● **Exercise requirements**: Give again, word for word, only the lines of the material below from its first line through the one that holds "Los cuatro roles"; pictures stay out.

● **Input data**:
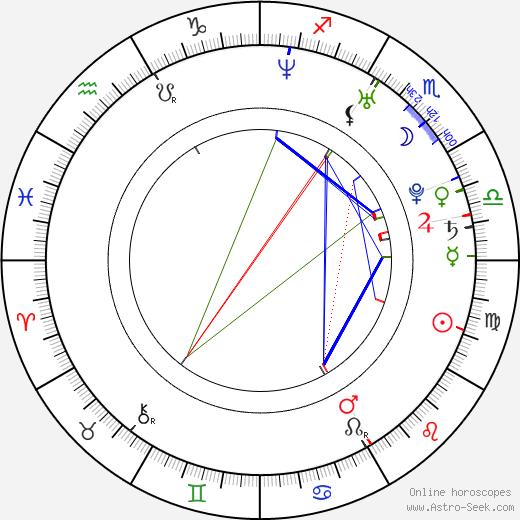 Seth Fisher tema natale, oroscopo, Seth Fisher oroscopi gratuiti, astrologia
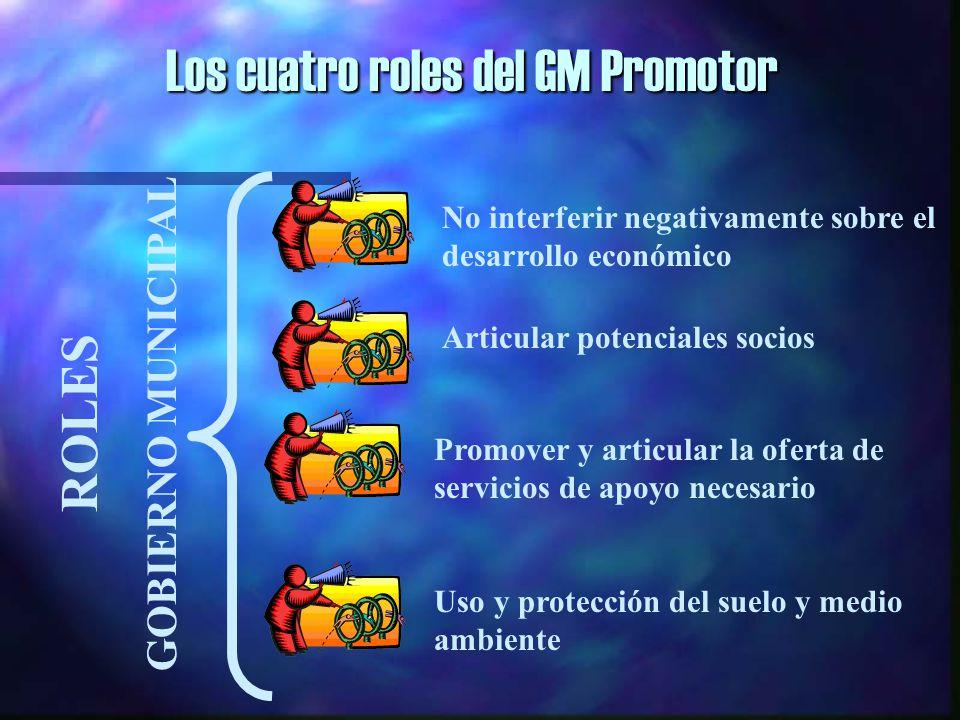 Los cuatro roles del GM Promotor ROLES GOBIERNO MUNICIPAL No interferir negativamente sobre el desarrollo económico Articular potenciales socios Promover y articular la oferta de servicios de apoyo necesario Uso y protección del suelo y medio ambiente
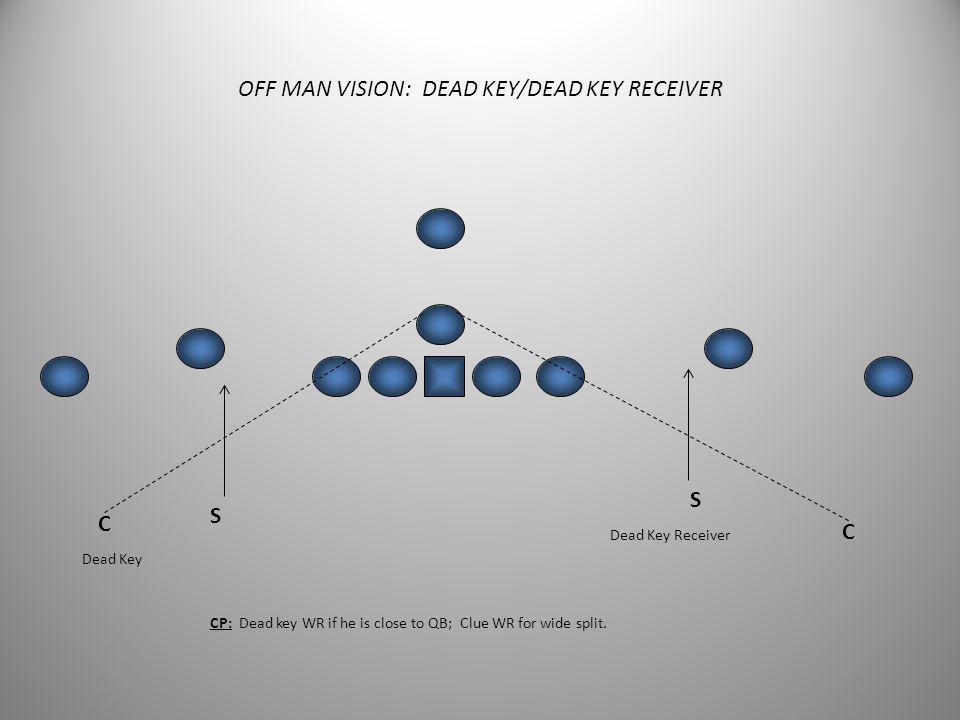 OFF MAN VISION: DEAD KEY/DEAD KEY RECEIVER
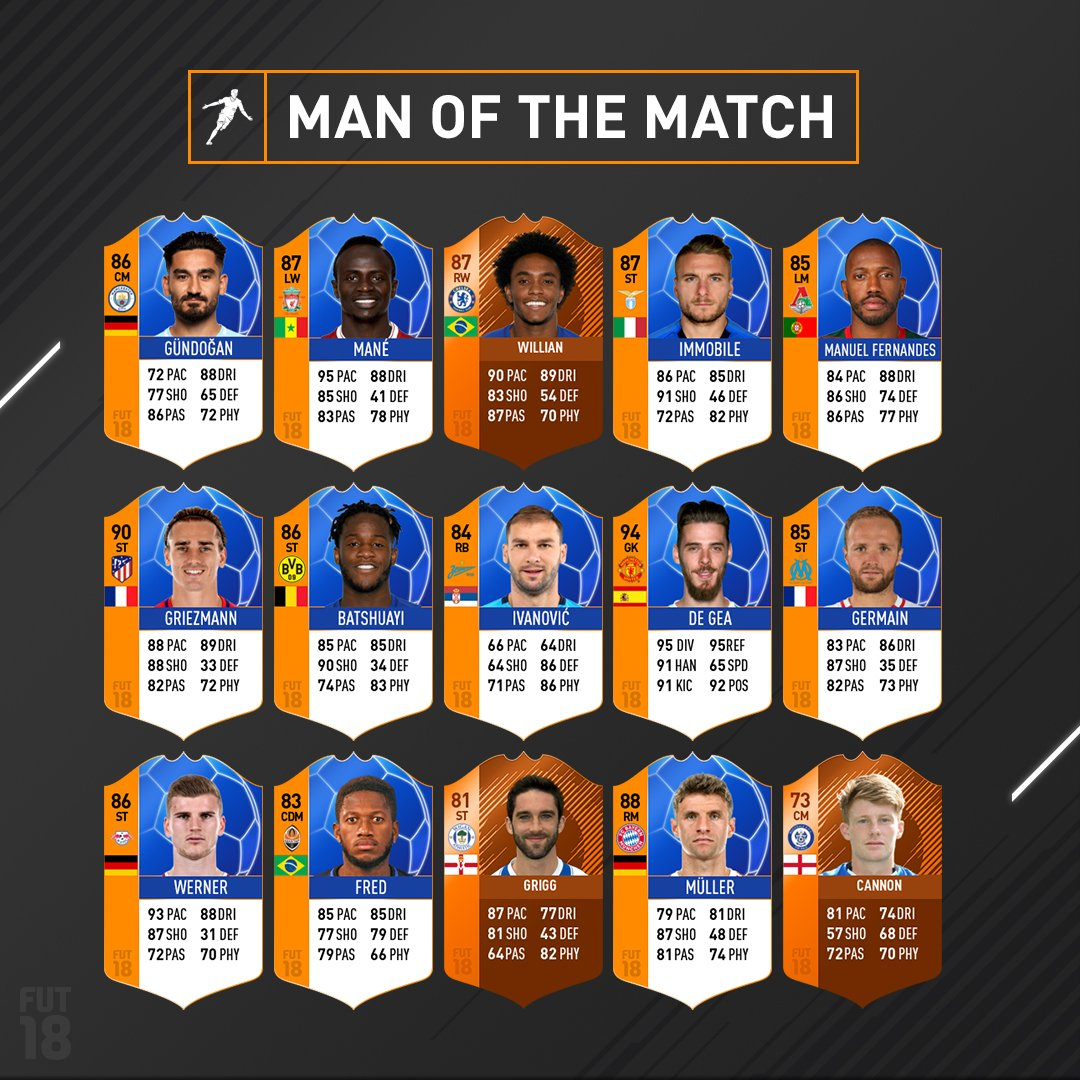 RT @afifacoin2: #MOTM available in packs now, find Willian, De Gea and other players. #FUT #FIFA18 https://t.co/Q9tK8168Ir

● **Result for this exercise**:
 Seth Fisher tema natale, oroscopo, Seth Fisher oroscopi gratuiti, astrologia
 Los cuatro roles del GM Promotor ROLES GOBIERNO MUNICIPAL No interferir negativamente sobre el desarrollo económico Articular potenciales socios Promover y articular la oferta de servicios de apoyo necesario Uso y protección del suelo y medio ambiente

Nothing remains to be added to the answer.